There was some promise here. In several places, a string of works from the same community created patterns that suggested a sudden burst of academic activity. This happened across all of the communities at some point. There were also larger shapes closer to center, which indicates that those works have more citations and references. The spiral seemed good at highlighting sequential patterns, but it did so without the context of time.

The spiral was replace with a radial timeline, which put 1975 at its center, New Year’s Day at the top, and then altered the angle and radius to match the year, month and day of publication.
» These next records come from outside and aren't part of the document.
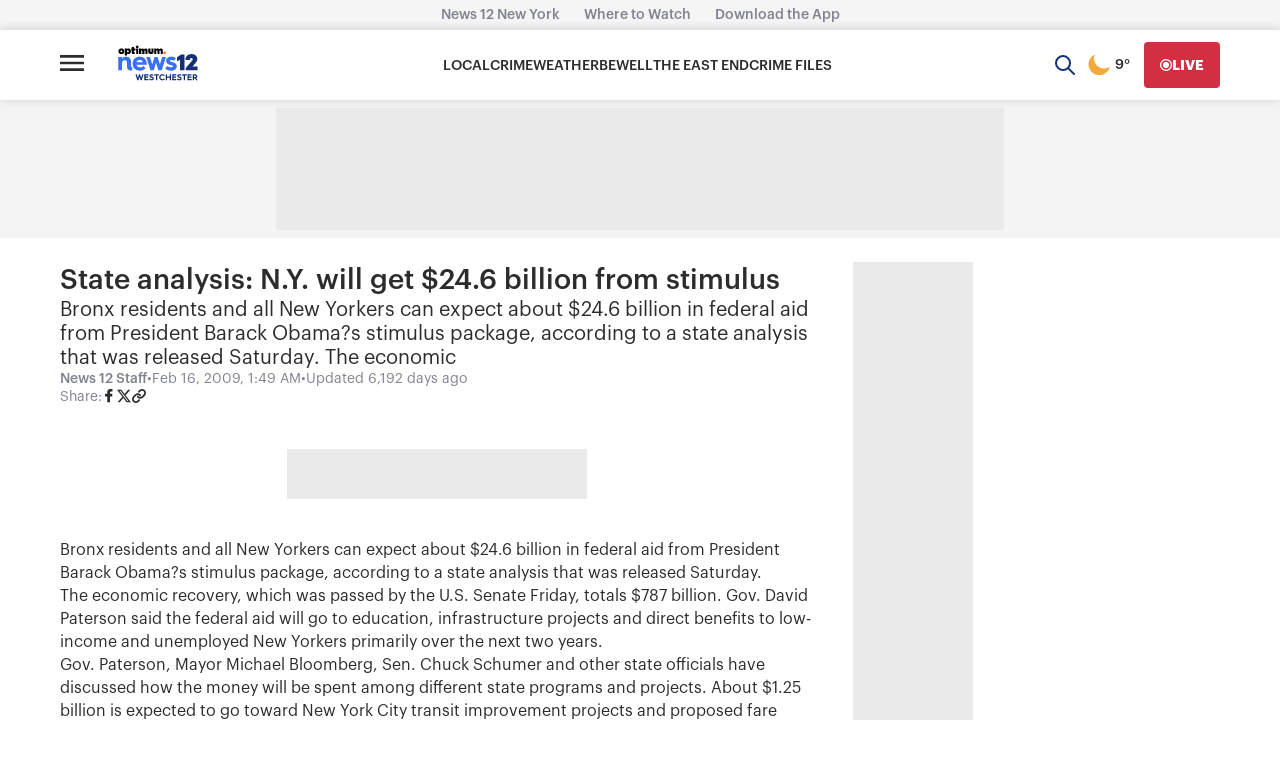

--- FILE ---
content_type: application/javascript; charset=utf-8
request_url: https://fundingchoicesmessages.google.com/f/AGSKWxXNGnm4j3thfgr2Y8f-2gcxqYOLdxbGhLfw6k-rUEfPwsMh_hnOdMfPVxshU57XMdqESOaudWJQ_lKSqfMB4vo081DeYkF26ZogLBhCnu1Gh5AkwUdhh9WxOCgMqa9wNvSkkD_OVg_6ePDsnftluD7CPuyqjAHbczBlvfcwMeVSigdOpQwbND1l2wA=/_/ad/request?.swf?link1=http/600_90_.intad./ad_show?
body_size: -1284
content:
window['c054078f-3690-41fa-a73c-4a38d109f02f'] = true;

--- FILE ---
content_type: text/plain;charset=UTF-8
request_url: https://c.pub.network/v2/c
body_size: -268
content:
f7242b10-b050-417c-a595-1d3afc4c448e

--- FILE ---
content_type: text/plain;charset=UTF-8
request_url: https://c.pub.network/v2/c
body_size: -115
content:
b94317d9-1590-4ebe-9825-1754aa961b6b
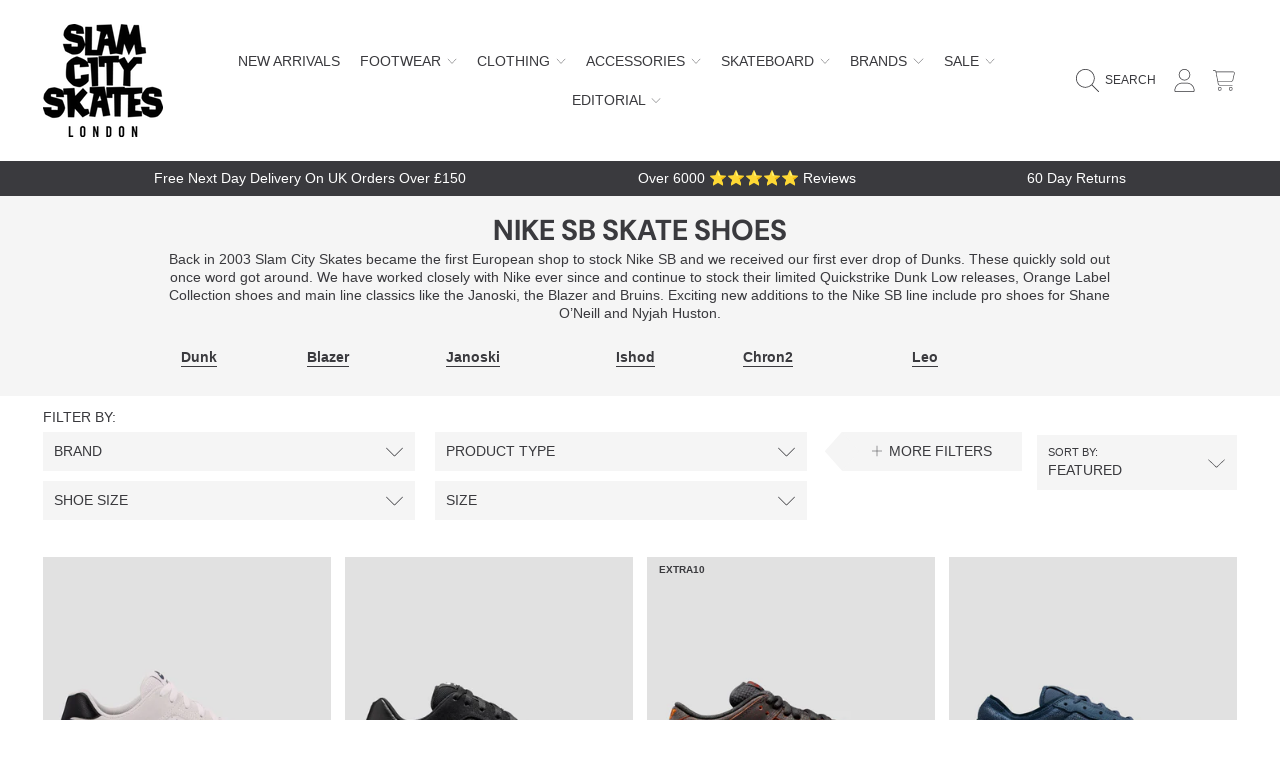

--- FILE ---
content_type: text/css
request_url: https://www.slamcity.com/cdn/shop/t/22/compiled_assets/styles.css?v=106957
body_size: 264
content:
.all-vendors .vendor-list{--gap: 10px;--columns: 2;display:flex;gap:var(--gap);flex-wrap:wrap}.all-vendors .vendor-list .vendor{width:calc((100% / var(--columns)) - var(--gap) + (var(--gap) / var(--columns)))}.all-vendors .vendor-list .vendor-break{width:100%}@media (min-width: 1000px){.all-vendors .vendor-list{--columns: 4}}#text-banner-widget{text-align:center;max-width:600px;margin:0 auto}.lookbook-el>div{display:flex;justify-content:space-around;gap:1rem;align-items:flex-start}.lookbook-el>div img{max-width:100%;height:auto}.lookbook-el>div.img-align-left{justify-content:flex-start}.lookbook-el>div.img-align-right{justify-content:flex-end}.lookbook-el>div.img-align-center{justify-content:center}@media (max-width: 1000px){.lookbook-el>div{flex-direction:column}}section.griptape-options{display:none}#griptape-options{margin-top:2.125rem}.map-text{display:flex;flex:1 1 0px;gap:20px}.skatepark-tags{flex:auto;display:flex;flex-wrap:wrap;gap:.3125rem}.map-text .map{max-width:40%}.map-text .map img{width:100%;height:auto}.skatepark-tags a{font-family:var(--font-subheading-family);font-style:var(--font-subheading-style);background-color:rgb(var(--color-promo-tag-background));color:rgb(var(--color-promo-tag-text));border-radius:var(--border-radius-form-elements);padding:5px 7px;text-transform:uppercase;--font-subheading-size: calc(var(--font-subheading-scale) * .75rem);font-size:calc(var(--font-subheading-size) * var(--font-section-scale, 1));display:flex;align-items:center;font-weight:600;line-height:1.2}@media (max-width: 1000px){.map-text{flex-direction:column}.map-text .map{max-width:none}}.breadcrumbs{margin:0 auto 1em;display:inline-block}.breadcrumbs__list{display:flex;align-items:stretch;padding:9px 12px;border-radius:var(--border-radius-form-elements);background-color:rgb(var(--color-background),.7);list-style-type:none;margin:0}.breadcrumbs__item{display:flex;align-items:center;text-transform:uppercase;font-size:.875rem;color:rgb(var(--color-foreground),.9)}.product-template__container .breadcrumbs__item a{color:rgb(var(--color-foreground));line-height:1.25;font-weight:var(--font-body-weight)}.product-template__container .breadcrumbs__item{color:rgb(var(--color-foregrounds))}.breadcrumbs__item:not(:last-child):after{content:"\e906";font-family:icomoon;font-size:1rem;display:inline-block;margin:0 .625rem;position:relative;vertical-align:middle;line-height:1.2}.breadcrumbs__link[aria-current=page]{color:inherit;font-weight:400;text-decoration:none}.breadcrumbs__link .icon-home{width:1.125rem;height:auto;margin-bottom:2px}.breadcrumbs__item--collection span:not([itemprop=name]){display:none}@media (max-width: 1024px){.breadcrumbs{margin-bottom:.625rem}.breadcrumbs-mobile--hide{display:none}.breadcrumbs__list{background:none;padding:0}.breadcrumbs__item:not(:last-child):after{display:none}.breadcrumbs__item:before{content:"\e906";font-family:icomoon;font-size:1rem;display:inline-block;transform:rotate(180deg);position:relative;vertical-align:middle;margin-right:.5rem}.breadcrumbs__item:not(.breadcrumbs__item--collection){display:none}.breadcrumbs__item--collection span{display:inline-block}.breadcrumbs__item--collection a{display:inline-block;vertical-align:bottom}}.park-list .park div.info{padding:19px;background:rgb(var(--color-base-background-modal))}.park-list .park a,.park-list .park a img{display:block}.park-list .park h3{color:rgb(var(--color-foreground));font-family:var(--font-body-family);font-weight:300;font-size:calc(.9375rem * var(--font-section-scale, 1));text-align:left;width:100%;line-height:1;margin-bottom:3px;display:block;font-style:normal;white-space:nowrap;overflow:hidden;text-overflow:ellipsis}.park-list .park img{width:100%;height:auto}
/*# sourceMappingURL=/cdn/shop/t/22/compiled_assets/styles.css.map?v=106957 */


--- FILE ---
content_type: image/svg+xml
request_url: https://ka-p.fontawesome.com/releases/v6.4.0/svgs/thin/bars.svg?token=ef21ee0b53
body_size: -76
content:
<svg xmlns="http://www.w3.org/2000/svg" viewBox="0 0 448 512"><!--! Font Awesome Pro 6.4.0 by @fontawesome - https://fontawesome.com License - https://fontawesome.com/license (Commercial License) Copyright 2023 Fonticons, Inc. --><path d="M0 88c0-4.4 3.6-8 8-8H440c4.4 0 8 3.6 8 8s-3.6 8-8 8H8c-4.4 0-8-3.6-8-8zM0 248c0-4.4 3.6-8 8-8H440c4.4 0 8 3.6 8 8s-3.6 8-8 8H8c-4.4 0-8-3.6-8-8zM448 408c0 4.4-3.6 8-8 8H8c-4.4 0-8-3.6-8-8s3.6-8 8-8H440c4.4 0 8 3.6 8 8z"/></svg>

--- FILE ---
content_type: text/javascript
request_url: https://www.slamcity.com/cdn/shop/t/22/assets/quick-add.js?v=68556415878190298431759485665
body_size: -54
content:
customElements.get("quick-add-modal")||customElements.define("quick-add-modal",class extends ModalDialog{constructor(){super(),this.modalContent=this.querySelector('[id^="QuickAddInfo-"]')}hide(preventFocus=!1){const cartNotification=document.querySelector("cart-notification")||document.querySelector("cart-drawer");cartNotification&&cartNotification.setActiveElement(this.openedBy),this.modalContent.innerHTML="",preventFocus&&(this.openedBy=null),super.hide()}show(opener){const modalOpener=opener.closest(".quick-add");modalOpener&&modalOpener.classList.add("quick-add--visible"),opener.classList.add("btn--loading"),opener.setAttribute("aria-disabled",!0),opener.setAttribute("disabled",!0),fetch(opener.getAttribute("data-product-url")).then(response=>response.text()).then(responseText=>{const responseHTML=new DOMParser().parseFromString(responseText,"text/html"),quickBuyContent=responseHTML.getElementById("quick-buy-content").content;Array.from(quickBuyContent.querySelectorAll("noscript")).forEach(noScript=>noScript.remove()),this.modalContent.replaceChildren(quickBuyContent);const imgsElm=this.modalContent.querySelectorAll("img");if(opener.getAttribute("data-product-type")==="Deck"){responseHTML.querySelector("section.griptape-options").childNodes.forEach(item=>{this.modalContent.querySelector("#griptape-options").appendChild(item)}),this.modalContent.querySelector("#griptape-options").classList.add("product-form__controls-group");var gripNone=this.modalContent.querySelector("#grip_none"),gripNoneRadio=this.modalContent.querySelector("#grip_none_radio"),griptapeRadios=this.modalContent.querySelectorAll('input[name="items[1]id"]');gripInit(gripNone,gripNoneRadio,griptapeRadios);var applyNone=this.modalContent.querySelector("#apply_none"),applyNoneRadio=this.modalContent.querySelector("#apply_none_radio"),applyRadios=this.modalContent.querySelectorAll('input[name="items[2]id"]');applyInit(applyNone,applyNoneRadio,applyRadios)}imgsElm.forEach(imgElm=>{imgElm.onload=()=>{imgElm.classList.add("loaded")}}),window.Shopify&&Shopify.PaymentButton&&Shopify.PaymentButton.init(),window.ProductModel&&window.ProductModel.loadShopifyXR(),setTimeout(()=>{super.show(opener)})}).finally(()=>{modalOpener&&modalOpener.classList.remove("quick-add--visible"),opener.removeAttribute("aria-disabled"),opener.removeAttribute("disabled"),opener.classList.remove("btn--loading")})}});
//# sourceMappingURL=/cdn/shop/t/22/assets/quick-add.js.map?v=68556415878190298431759485665
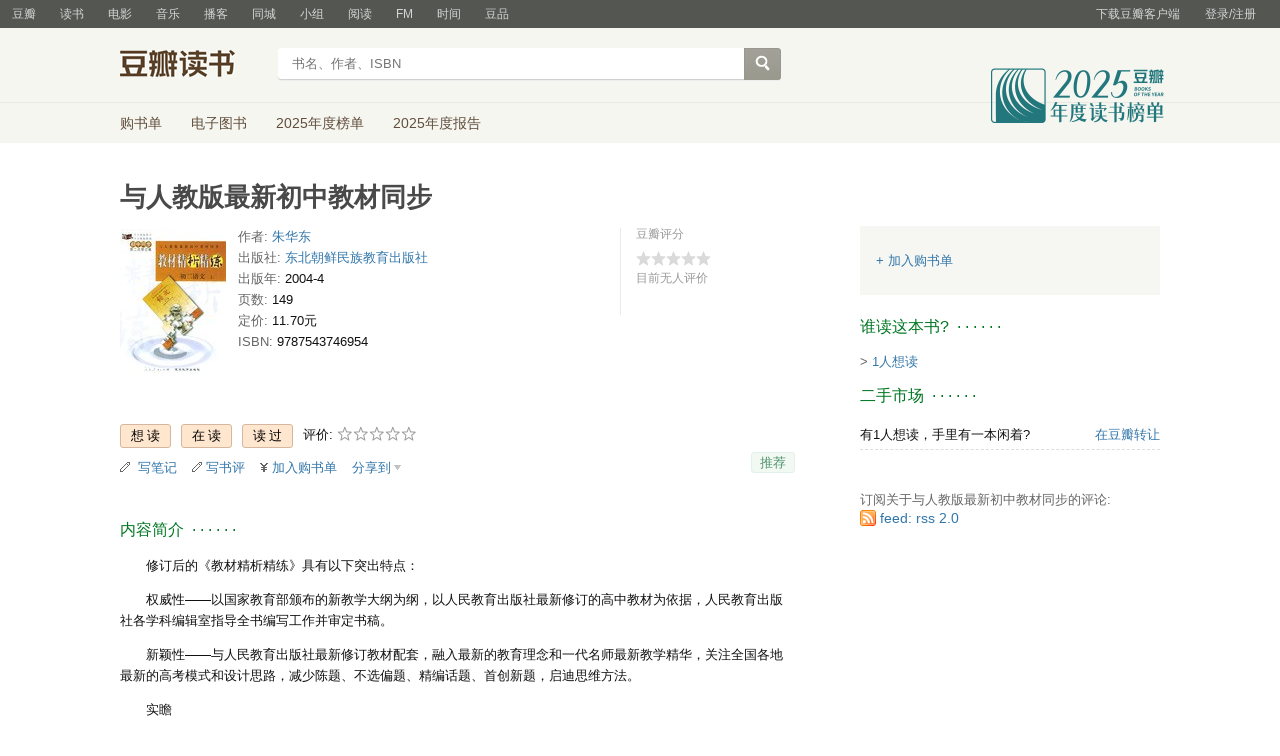

--- FILE ---
content_type: text/css; charset=utf-8
request_url: https://img3.doubanio.com/cuphead/book-static/subject/authors_section.6a54a.css
body_size: -301
content:
#authors *{box-sizing:border-box}#authors .authors-list img{object-fit:cover}#authors .authors-list.__oneline{font-size:0}#authors .authors-list.__oneline li{display:inline-block;font-size:13px;margin-left:21px;vertical-align:top;width:95px}#authors .authors-list.__oneline li:first-child{margin-left:0}#authors .authors-list.__multiline{display:flex;flex-flow:row wrap;justify-content:space-between;overflow:hidden}#authors .authors-list.__multiline li{display:inline-block;flex:0 0 95px}#authors .authors-list.__multiline li.fake{margin-right:0}#authors .authors-list.__multiline li.fake1{display:inline-block;flex:1 0 95px}#authors .authors-list.__multiline li.fake2{display:inline-block;flex:2 0 95px}#authors .authors-list.__multiline li.fake3{display:inline-block;flex:3 0 95px}#authors .authors-list.__multiline li.fake4{display:inline-block;flex:4 0 95px}#authors .authors-list.__multiline li.fake5{display:inline-block;flex:5 0 95px}#authors .authors-list.from-subject li .has-account~.info>span:not(.works){width:112.5px}#authors .authors-list.from-subject li:first-child .avatar{margin-left:0}#authors .authors-list.from-subject li:first-child .has-account~.info>span:not(.works){width:100px}#authors .authors-list .avatar{background-position:50%;background-repeat:no-repeat;background-size:cover;height:133px;margin:0 auto;width:95px}#authors .authors-list .avatar.has-account{background-position:0 112px,50%;background-size:44px 17px,95px 133px;width:100px}#authors .authors-list .info{display:block;margin:6px auto 0;text-align:center}#authors .authors-list .info>span:not(.works){color:#9b9b9b;display:block;width:95px}#authors .authors-list .info a.name{display:block;line-height:17px;margin:auto;max-width:100%;overflow:hidden;text-overflow:ellipsis;white-space:nowrap;width:fit-content}#authors .authors-list .info a.name:hover{background:#37a;color:#fff}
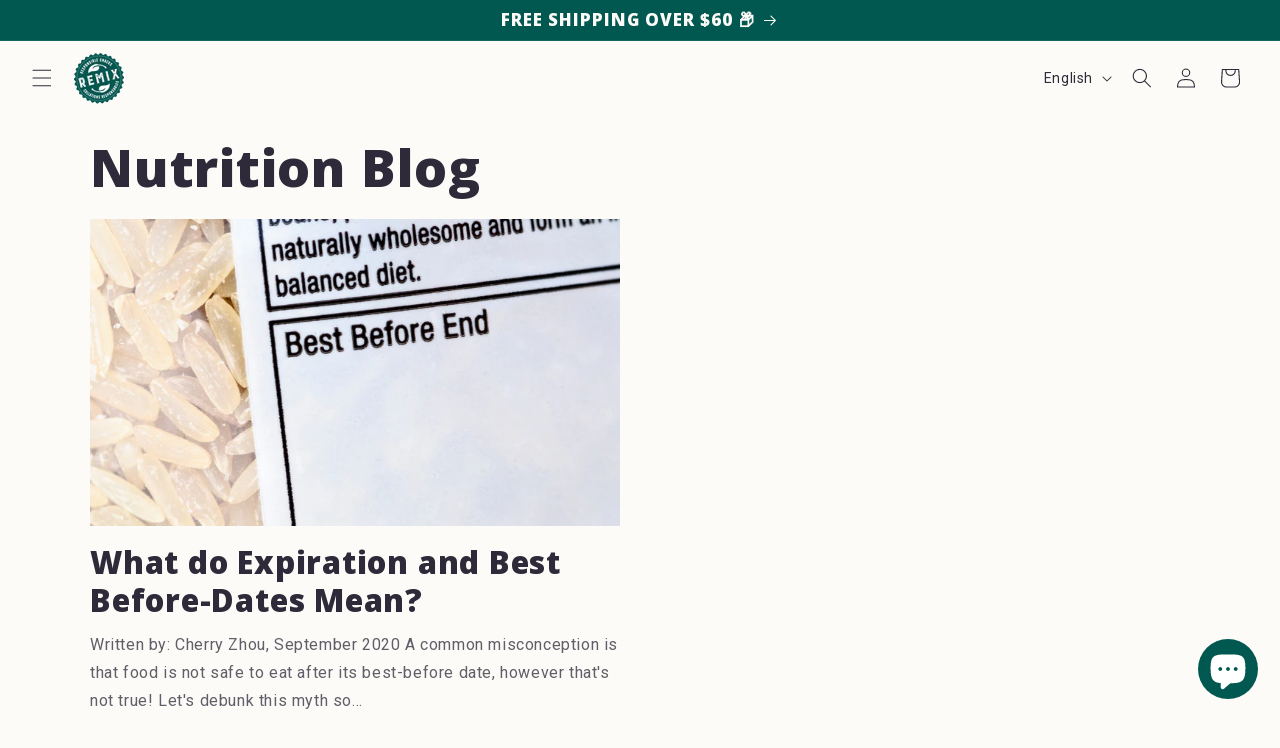

--- FILE ---
content_type: application/x-javascript
request_url: https://app.cart-bot.net/public/status/shop/remixed-snacks.myshopify.com.js?1768872683
body_size: -322
content:
var giftbee_settings_updated='1720112421c';

--- FILE ---
content_type: application/x-javascript
request_url: https://app.sealsubscriptions.com/shopify/public/status/shop/remixed-snacks.myshopify.com.js?1768872683
body_size: -373
content:
var sealsubscriptions_settings_updated='1758211492c';

--- FILE ---
content_type: application/x-javascript; charset=utf-8
request_url: https://bundler.nice-team.net/app/shop/status/remixed-snacks.myshopify.com.js?1768872680
body_size: -180
content:
var bundler_settings_updated='1730685422';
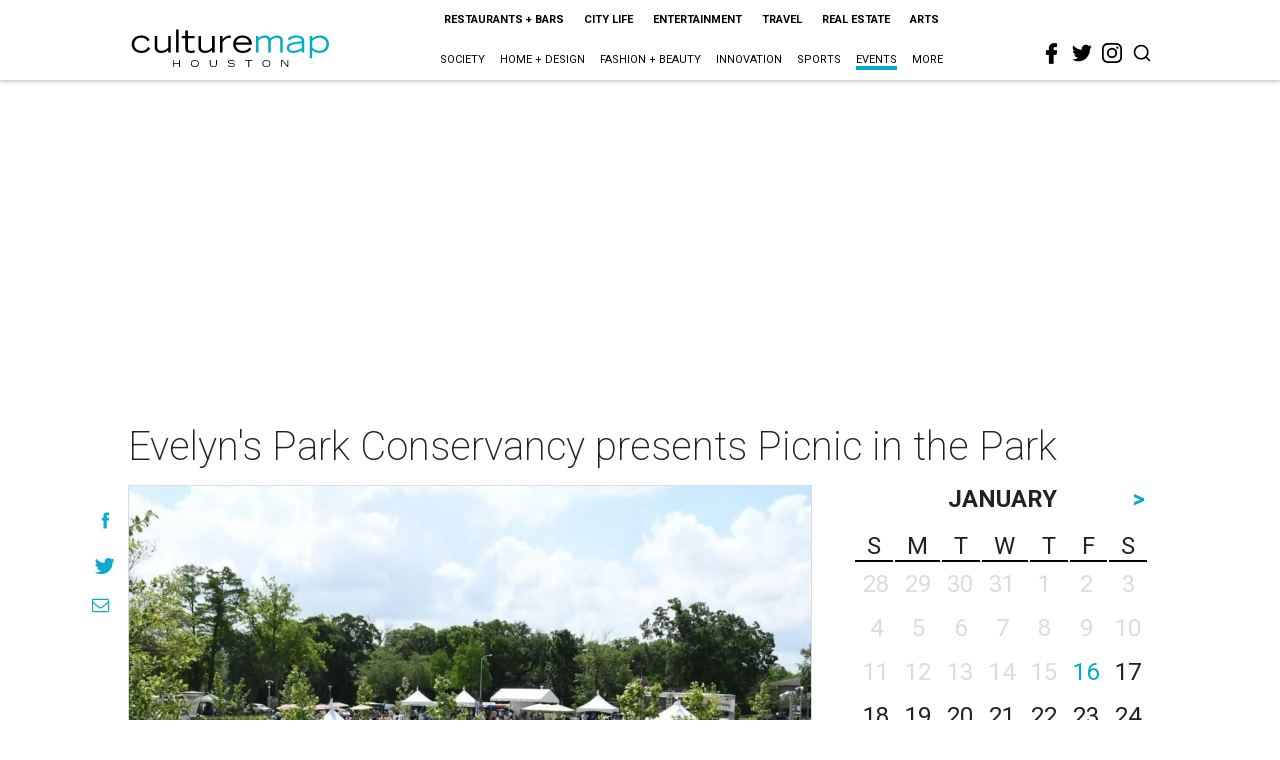

--- FILE ---
content_type: text/html; charset=utf-8
request_url: https://www.google.com/recaptcha/api2/aframe
body_size: 258
content:
<!DOCTYPE HTML><html><head><meta http-equiv="content-type" content="text/html; charset=UTF-8"></head><body><script nonce="dBL1g9v75ffcQAqRo7hOSw">/** Anti-fraud and anti-abuse applications only. See google.com/recaptcha */ try{var clients={'sodar':'https://pagead2.googlesyndication.com/pagead/sodar?'};window.addEventListener("message",function(a){try{if(a.source===window.parent){var b=JSON.parse(a.data);var c=clients[b['id']];if(c){var d=document.createElement('img');d.src=c+b['params']+'&rc='+(localStorage.getItem("rc::a")?sessionStorage.getItem("rc::b"):"");window.document.body.appendChild(d);sessionStorage.setItem("rc::e",parseInt(sessionStorage.getItem("rc::e")||0)+1);localStorage.setItem("rc::h",'1768545822261');}}}catch(b){}});window.parent.postMessage("_grecaptcha_ready", "*");}catch(b){}</script></body></html>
The occlusion that remained in the clusters of same-day publications was mitigated by randomly jittering works from the calculated center, so they could share space. To help identify the nameless works on the chronology map, several works were annotated in the margins by drawing horizontal lines, highlighting the anchor works on one side and the most connected other works on the other.

Final Visualization

Each of five communities are identified by color, with the size of the shape indicating greater degree (citations and references) in relation to other works. Annotations on either side indicate where the core author works and most influential works are located, showing their title and year of publication. Finally, the relationship between the five communities are showing with an inset connecting their shared and divergent key topics.